A GROUP of education reform advocates has renewed its call for the closure of the teacher education programs of schools that performed poorly in the licensure examination for teacher (LET) in the last eight years.
The Philippine Business for Education (PBEd) said at least half of the country’s 1,800 teacher education institutions (TEIs) performed below the national passing rate.
“Many of our TEIs are of low quality because less than half are performing above the average, so more than half are performing below the national average. That’s already putting the bar fairly low because the national average is not that high,” PBEd executive director Love Basillote said.
“It’s actually the lowest performing licensure exam in the country . . . at least the biggest popular one is the lowest average at 31 percent,” Basillote added.
The group noted that 22 TEIs consistently scored below the 20 percent mark. Of this number, 13 had zero overall passing rates.
“Other major recommendation is also to close down those programs that have been performing consistently badly, and our standard for bad is less than 20 percent of their graduates passed the licensure exam,” Basellote said.
“We are also calling on the Professional Regulatory Commission (PRC) to disclose the licensure examination for teachers so that experts can scrutinize it whether really it’s a good screening or not,” she added.

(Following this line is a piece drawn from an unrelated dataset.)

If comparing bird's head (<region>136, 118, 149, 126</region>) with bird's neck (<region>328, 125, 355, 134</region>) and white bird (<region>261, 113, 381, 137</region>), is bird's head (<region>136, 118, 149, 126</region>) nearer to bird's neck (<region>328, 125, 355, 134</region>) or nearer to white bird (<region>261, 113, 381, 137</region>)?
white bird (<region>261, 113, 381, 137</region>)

PBEd research director Dylan Dellosa said the licensure examination for teachers should be reformed.
“We must open it up to validity testing and item analysis, involve TEIs in test development, and revive the three-strike rule for takers,’” Dellosa said.
PBEd also offered longer-term solutions in teacher development. One is selective TEI admissions for only the top 20 percent of the graduating high school batch to enter teacher education programs. Another is portfolio-based training and certification, where students and teachers build their competencies and expertise through a lifelong system of building credentials, a practive being implemented in Singapore and Finland.